Given a binary tree, find the largest subtree which is a Binary Search Tree (BST), where largest means subtree with largest number of nodes in it.

public class Solution {
    public int largestBSTSubtree(TreeNode root) {
        int[] result = helper(root);
        return result[1];
    }
    public int[] helper(TreeNode root) {
        int[] result = new int[5];
        //result[0]: is BST? result[2] : total number of nodes, result[3]: maximum value, result[4] minimum value
        result[0] = 1; result[3] = Integer.MIN_VALUE; result[4] = Integer.MAX_VALUE;
        if (root == null) return result;
        int[] result_left = helper(root.left);
        int[] result_right = helper(root.right);
        if (result_left[0] == 0 || result_right[0] == 0 || root.val >= result_right[4] || root.val <= result_left[3]) {
            result[0] = 0;
        }//root is larger than the biggest node in left subtree and smaller than smallest node in right subtree
        result[2] = result_left[2] + result_right[2] + 1;
        result[1] = result[0] == 1 ? result[2] : Math.max(result_left[1], result_right[1]);
        result[3] = Math.max(root.val, Math.max(result_left[3], result_right[3]));
        result[4] = Math.min(root.val, Math.min(result_left[4], result_right[4]));
        return result;
    }
}

class Solution(object):
    def largestBSTSubtree(self, root):
        """
        :type root: TreeNode
        :rtype: int
        """
        def dfs(root):
            if not root:
                return 0, 0, float('inf'), float('-inf')

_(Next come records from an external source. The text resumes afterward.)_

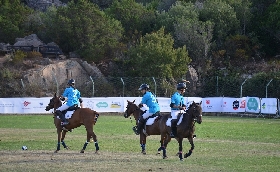 Dietro Italia Polo Challenge c'è un Circuito di Crescita: a Porto Cervo i big del Polo in campo con la Next Gen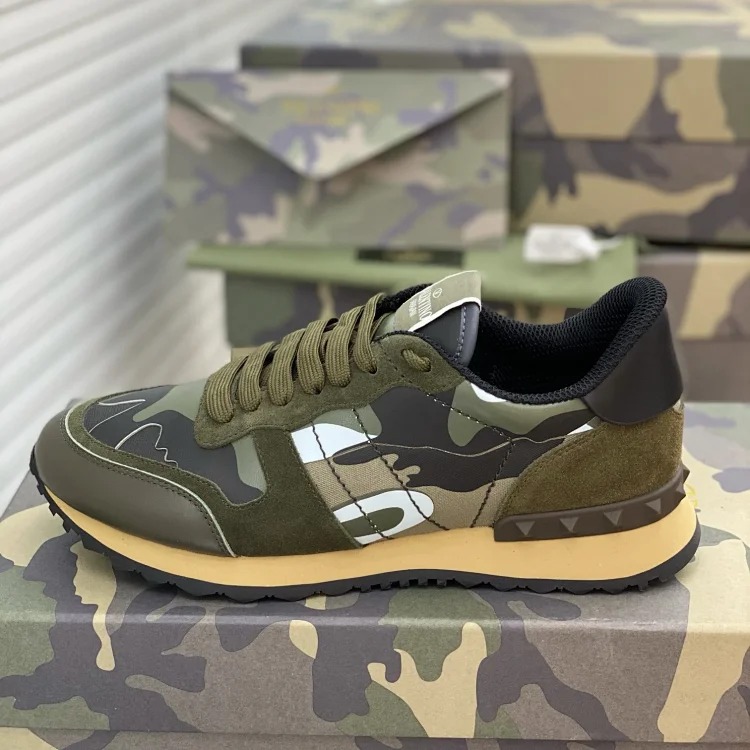 Vlentino R0ckrunner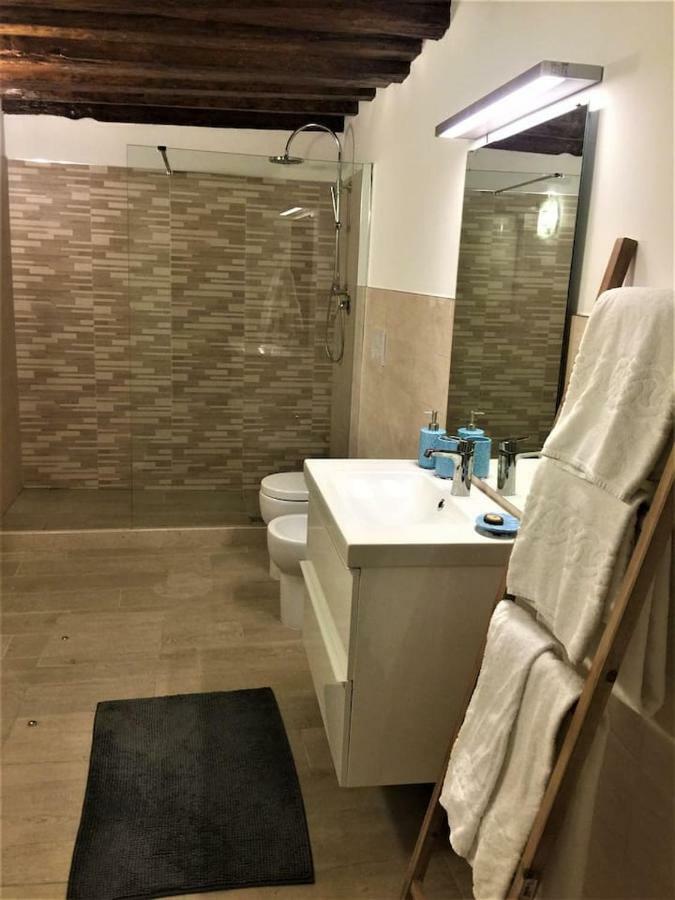 Appartamento Alcova Венеция Экстерьер фото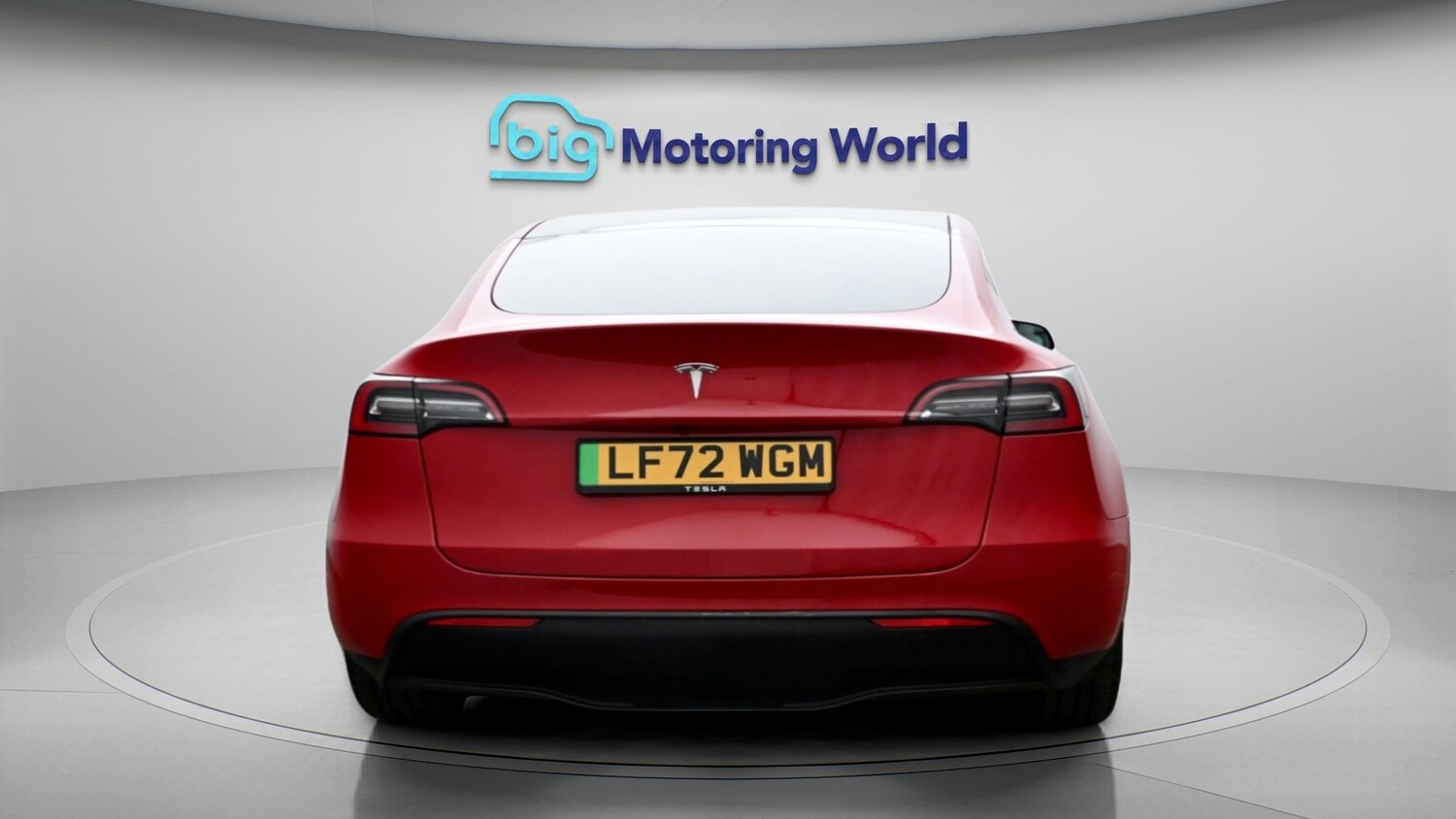 Used Tesla Model Y for sale - 78103582: Photo 6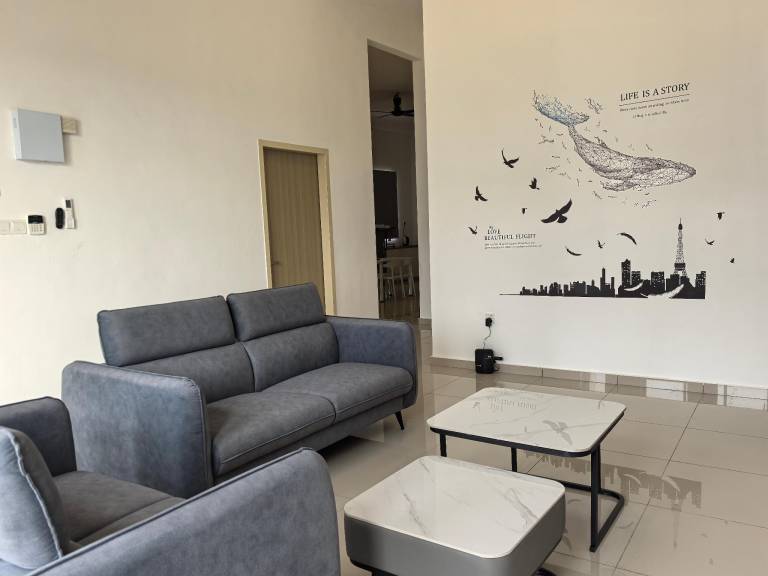 450 m&sup2; Ferienhaus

            N1, n1, min1, max1 = dfs(root.left)
            N2, n2, min2, max2 = dfs(root.right)
            n = n1 + 1 + n2 if max1 < root.val < min2 else float('-inf')
            #N is the size of the largest BST in the tree.
            #If the tree is a BST, then n is the number of nodes, otherwise it's -infinity.
            return max(N1, N2, n), n, min(min1, root.val), max(max2, root.val)
        return dfs(root)[0]